Liquidity and Capital Resources
Cash Flows
During fiscal 2012, cash provided by operations was $632.4 million, compared to cash provided by
operations of $624.7 million in fiscal 2011. The increase in cash provided by operations of $7.7 million from
fiscal 2011 to fiscal 2012 was primarily due to an increase in cash provided by working capital of $54.8 million,
primarily driven by a change in the timing of payments of accounts payable and other prepaid expenses, offset
partially by higher inventory purchases in fiscal 2012. The higher inventory purchases in fiscal 2012 were
primarily due to purchases to support the Company’s new mobile business. This increase in cash provided by
working capital was partially offset by a decrease in cash from net earnings after adjusting for non-cash items.
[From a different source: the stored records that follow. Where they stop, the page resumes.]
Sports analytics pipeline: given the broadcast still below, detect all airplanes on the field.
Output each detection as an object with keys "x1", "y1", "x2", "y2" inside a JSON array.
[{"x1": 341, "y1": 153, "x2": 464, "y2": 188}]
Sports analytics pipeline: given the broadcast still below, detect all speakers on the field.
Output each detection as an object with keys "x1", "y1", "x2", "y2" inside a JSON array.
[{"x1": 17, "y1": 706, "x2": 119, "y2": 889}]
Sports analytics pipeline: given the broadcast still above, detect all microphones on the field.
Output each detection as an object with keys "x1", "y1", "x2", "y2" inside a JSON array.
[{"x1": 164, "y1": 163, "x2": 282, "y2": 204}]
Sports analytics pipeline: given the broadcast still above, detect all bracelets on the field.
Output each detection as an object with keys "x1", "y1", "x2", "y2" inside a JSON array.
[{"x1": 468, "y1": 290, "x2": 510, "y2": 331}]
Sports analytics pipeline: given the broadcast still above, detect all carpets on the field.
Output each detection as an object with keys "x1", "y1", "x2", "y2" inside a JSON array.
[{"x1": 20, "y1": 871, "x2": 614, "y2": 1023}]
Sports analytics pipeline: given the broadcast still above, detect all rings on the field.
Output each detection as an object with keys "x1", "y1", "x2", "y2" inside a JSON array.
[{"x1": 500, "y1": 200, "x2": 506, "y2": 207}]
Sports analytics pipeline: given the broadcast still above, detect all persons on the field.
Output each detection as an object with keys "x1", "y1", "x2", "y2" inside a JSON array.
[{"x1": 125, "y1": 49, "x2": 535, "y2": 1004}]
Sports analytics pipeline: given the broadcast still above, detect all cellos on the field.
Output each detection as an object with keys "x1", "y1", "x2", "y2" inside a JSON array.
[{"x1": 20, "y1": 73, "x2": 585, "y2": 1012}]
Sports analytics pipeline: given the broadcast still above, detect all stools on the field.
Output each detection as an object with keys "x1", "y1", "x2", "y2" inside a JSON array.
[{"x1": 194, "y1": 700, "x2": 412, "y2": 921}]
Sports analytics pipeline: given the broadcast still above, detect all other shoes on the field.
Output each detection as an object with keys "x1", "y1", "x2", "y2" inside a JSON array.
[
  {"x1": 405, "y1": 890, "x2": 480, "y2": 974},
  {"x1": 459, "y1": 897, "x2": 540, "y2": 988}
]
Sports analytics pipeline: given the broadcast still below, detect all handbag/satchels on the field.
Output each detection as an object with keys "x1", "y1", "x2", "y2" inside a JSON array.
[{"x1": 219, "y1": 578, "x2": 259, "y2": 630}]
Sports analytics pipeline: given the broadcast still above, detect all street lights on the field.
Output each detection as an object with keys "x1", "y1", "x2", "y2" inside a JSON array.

During fiscal 2011, cash provided by operations was $624.7 million, compared to cash provided by
operations of $591.2 million in fiscal 2010. The increase in cash provided by operations of $33.5 million from
fiscal 2010 to fiscal 2011 was primarily due to a decrease in cash used for working capital purposes of $49.6
million, primarily driven by lower inventory purchases in fiscal 2011 and the related effects on payments of
accounts payable. The lower inventory purchases were due to lower hardware sales in fiscal 2011, and inventory
management initiatives. Inventory turnover was relatively consistent from fiscal 2010 to fiscal 2011. Also
contributing to the change in cash flows from operating activities for fiscal 2011 compared to fiscal 2010 was the
increase in accrued liabilities, including customer liabilities, primarily related to the growth of the Company’s
PowerUp Rewards program.
Cash used in investing activities was $152.7 million in fiscal 2012, $201.6 million in fiscal 2011 and
$240.1 million in fiscal 2010. During fiscal 2012, the Company used $139.6 million for capital expenditures
primarily to open 146 stores in the U.S. and internationally and to invest in information systems and digital
initiatives. During fiscal 2011, the Company used $165.1 million for capital expenditures primarily to invest in
information systems, distribution center capacity and e-commerce, digital and loyalty program initiatives and to
open 285 stores in the U.S. and internationally. In addition, during fiscal 2011, the Company used $30.1 million
for acquisitions in support of the Company’s digital initiatives. During fiscal 2010, the Company used
$197.6 million for capital expenditures primarily to open 359 stores and to invest in information systems and
$38.1 million for acquisitions in support of the Company’s digital initiatives.